## Provided passage
┌────────

[PATCH 1/4] drm/amdgpu/vcn: fix race condition issue for vcn start
Christian König
ckoenig.leichtzumerken at gmail.com
Wed Mar 4 15:03:03 UTC 2020
Am 04.03.20 um 15:57 schrieb James Zhu:
>
> On 2020-03-04 3:53 a.m., Christian König wrote:
>> Am 03.03.20 um 23:48 schrieb James Zhu:
>>>
>>> On 2020-03-03 2:03 p.m., James Zhu wrote:
>>>>
>>>> On 2020-03-03 1:44 p.m., Christian König wrote:
>>>>> Am 03.03.20 um 19:16 schrieb James Zhu:
>>>>>> Fix race condition issue when multiple vcn starts are called.
>>>>>>
>>>>>> Signed-off-by: James Zhu <James.Zhu at amd.com>
>>>>>> ---
>>>>>> drivers/gpu/drm/amd/amdgpu/amdgpu_vcn.c | 4 ++++
>>>>>> drivers/gpu/drm/amd/amdgpu/amdgpu_vcn.h | 1 +
>>>>>> 2 files changed, 5 insertions(+)
>>>>>>
>>>>>> diff --git a/drivers/gpu/drm/amd/amdgpu/amdgpu_vcn.c
>>>>>> b/drivers/gpu/drm/amd/amdgpu/amdgpu_vcn.c
>>>>>> index f96464e..aa7663f 100644
>>>>>> --- a/drivers/gpu/drm/amd/amdgpu/amdgpu_vcn.c
>>>>>> +++ b/drivers/gpu/drm/amd/amdgpu/amdgpu_vcn.c
>>>>>> @@ -63,6 +63,7 @@ int amdgpu_vcn_sw_init(struct amdgpu_device *adev)
>>>>>> int i, r;
>>>>>> INIT_DELAYED_WORK(&adev->vcn.idle_work,
>>>>>> amdgpu_vcn_idle_work_handler);
>>>>>> + mutex_init(&adev->vcn.vcn_pg_lock);
>>>>>> switch (adev->asic_type) {
>>>>>> case CHIP_RAVEN:
>>>>>> @@ -210,6 +211,7 @@ int amdgpu_vcn_sw_fini(struct amdgpu_device
>>>>>> *adev)
>>>>>> }
>>>>>> release_firmware(adev->vcn.fw);
>>>>>> + mutex_destroy(&adev->vcn.vcn_pg_lock);
>>>>>> return 0;
>>>>>> }
>>>>>> @@ -321,6 +323,7 @@ void amdgpu_vcn_ring_begin_use(struct
>>>>>> amdgpu_ring *ring)

└────────

## Dataset extract
┌────────

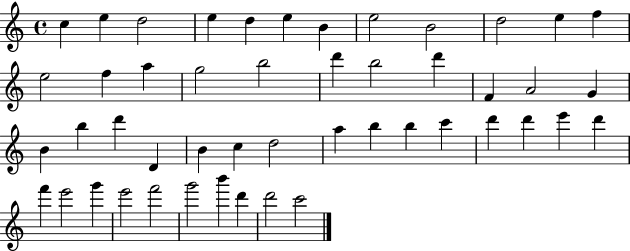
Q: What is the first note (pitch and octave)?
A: C5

└────────

## What you need to do
A – Can you reproduce the VCN patch thread verbatim between "[PATCH 1/4] drm/amdgpu/vcn: fix" and "starts are called.", inclusive?
B – How would you render this sentence from the VCN patch thread in Spanish: "Fix race condition issue when multiple vcn starts are called."
C – Can you pick up the VCN patch thread at the point where it stops and keep it going?
The data above are separate from the VCN patch thread.

## The responses
A –
[PATCH 1/4] drm/amdgpu/vcn: fix race condition issue for vcn start
Christian König
ckoenig.leichtzumerken at gmail.com
Wed Mar 4 15:03:03 UTC 2020
Am 04.03.20 um 15:57 schrieb James Zhu:
>
> On 2020-03-04 3:53 a.m., Christian König wrote:
>> Am 03.03.20 um 23:48 schrieb James Zhu:
>>>
>>> On 2020-03-03 2:03 p.m., James Zhu wrote:
>>>>
>>>> On 2020-03-03 1:44 p.m., Christian König wrote:
>>>>> Am 03.03.20 um 19:16 schrieb James Zhu:
>>>>>> Fix race condition issue when multiple vcn starts are called.

B – Corrige el problema de condición de carrera cuando se llaman varios inicios de vcn.

C –
>>>>>> struct amdgpu_device *adev = ring->adev;
>>>>>> bool set_clocks =
>>>>>> !cancel_delayed_work_sync(&adev->vcn.idle_work);
>>>>>> + mutex_lock(&adev->vcn.vcn_pg_lock);
>>>>>
>>>>> That still won't work correctly here.
>>>>>
>>>>> The whole idea of the cancel_delayed_work_sync() and
>>>>> schedule_delayed_work() dance is that you have exactly one user of
>>>>> that. If you have multiple rings that whole thing won't work
>>>>> correctly.
>>>>>
>>>>> To fix this you need to call mutex_lock() before
>>>>> cancel_delayed_work_sync() and schedule_delayed_work() before
>>>>> mutex_unlock().
>>>>
>>>> Big lock definitely works. I am trying to use as smaller lock as
>>>> possible here. the share resource which needs protect here are
>>>> power gate process and dpg mode switch process.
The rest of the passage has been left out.